5. Janin Bradycardia sebagai respon terhadap hipoksia, denyut jantung janin dapat turun hingga kurang dari
110 denyut per menit (dpm). Jika penurunan ini berlangsung selama 10 menit atau lebih, itu adalah
Bradycardia. Sebuah tingkat 60 bpm atau kurang lebih 3-5 menit mungkin menunjukkan Bradycardia
terminal.
6. Pulmonary edema.
7. Cardiac arrest.
8. Rahim atony: atony uterus biasanya mengakibatkan pendarahan yang berlebihan setelah
melahirkan.Kegagalan rahim untuk menjadi perusahaan dengan pijat bimanual diagnostik.
9. Koagulopati atau pendarahan parah karena tidak adanya penjelasan lain (DIC terjadi di 83% pasien.)
V. Pemeriksaan Diagnostik
1. Gas darah arteri : pO2 biasanya menurun.
2. Tekanan vena sentralis dapat meningkat, normal, atau subnormal tergantung pada kuantitas hilangnya
darah. Darah vena sentralis dapat mengandung debris selular cairan amninon.
3. Gambaran koagulasi ( fibrinogen, hitung jumlah trombosit, massa protrombin, produk pecahan fibrin. Dan
massa trombo[lastin parsial ) biasanya abnormal , menunjukkan DIC.
4. EKG dapat memperlihatkan regangan jantung kanan akut.
5. Keluaran urin dapat menurun, menunjukkan perfusi ginjal yang tidak adekuat.
6. Foto toraks biasanya tidak diagnostic tapi dapat menunjukkan infiltrate. Scan paru dapat memperlihatkan
defek perfusi yang sesuai dengan proses emboli paru.
VI. Penatalaksanaan
1. Terapi krusnal , meliputi : resusitasi , ventilasi , bantuan sirkulasi , koreksi defek yang khusus ( atonia uteri
, defek koagulasi ).
2. Penggatian cairan intravena & darah diperlukan untuk mengkoreksi hipovolemia & perdarahan .
3. Oksitosin yang di tambahkan ke infus intravena membantu penanganan atonia uteri.
4. Morfin ( 10 mg ) dapat membantu mengurangi dispnea dan ancietas .
5. Heparin membantu dalam mencegah defibrinasi intravaskular dengan menghambat proses perbekuan.
6. Amniofilin ( 250 500 mg ) melalui IV mungkin berguna bila ada bronkospasme ..

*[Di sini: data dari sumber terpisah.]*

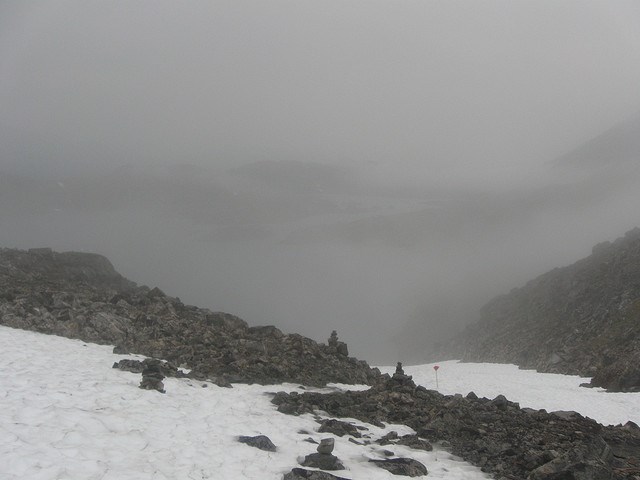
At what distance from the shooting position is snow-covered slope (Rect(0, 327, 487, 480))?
31.4ft

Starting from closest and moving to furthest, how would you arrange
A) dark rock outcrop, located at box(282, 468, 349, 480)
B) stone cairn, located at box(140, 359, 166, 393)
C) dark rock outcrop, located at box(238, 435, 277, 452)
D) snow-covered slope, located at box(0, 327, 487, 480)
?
snow-covered slope, located at box(0, 327, 487, 480) < dark rock outcrop, located at box(282, 468, 349, 480) < dark rock outcrop, located at box(238, 435, 277, 452) < stone cairn, located at box(140, 359, 166, 393)

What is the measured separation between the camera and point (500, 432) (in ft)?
52.4

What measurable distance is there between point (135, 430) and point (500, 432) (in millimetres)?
12598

7. Isoproternol menyebabkan vasodilatasi perifer, relaksi otot polos bronkus, dan peningkatan frekuensi dan
kekuatan jantung. Obat ini di berikan perlahan lahan melalui Iv untuk menyokong tekanan darah sistolik
kira kira 100 mmHg.
8. Kortikosteroid secara IV mungkin bermanfaat .
9. Heparin membantu dalam mencegah defibrinasi intravaskuler dengan menghambat proses pembekuan.
10. Oksigen diberikan dengan tekanan untuk meningkatkan.
11. Untuk memperbaiki defek koagulasi dapat digunakan plasma beku segar dan sedian trombosit.
12. Defek koagulasi harus dikoreksi dengan menggunakan heparin / fibrinogen.
13. Darah segar diberikan untuk memerangi kekurangan darah; perlu diperhatikan agar tidak menimbulkan
pembebanan berlebihan dalam sirkulasi darah.
14. Digitalis berhasiat kalau terdapat kegagalan jantung.
VII. Komplikasi
1. Edema paru yang luas dan akhirnya mengakibatkan kegagalan dan payah jantung kanan.
2. Ganguan pembekuan darah.
VIII. Prognosis
Sekalipun nortalitas tinggi, emboli cairan tidak selalu membawa kematian pada tiap kasus. 75% wanita
meninggal sebagai akibat langsung emboli. Sisanya meninggal akibat perdarahan yang tidak terkendali.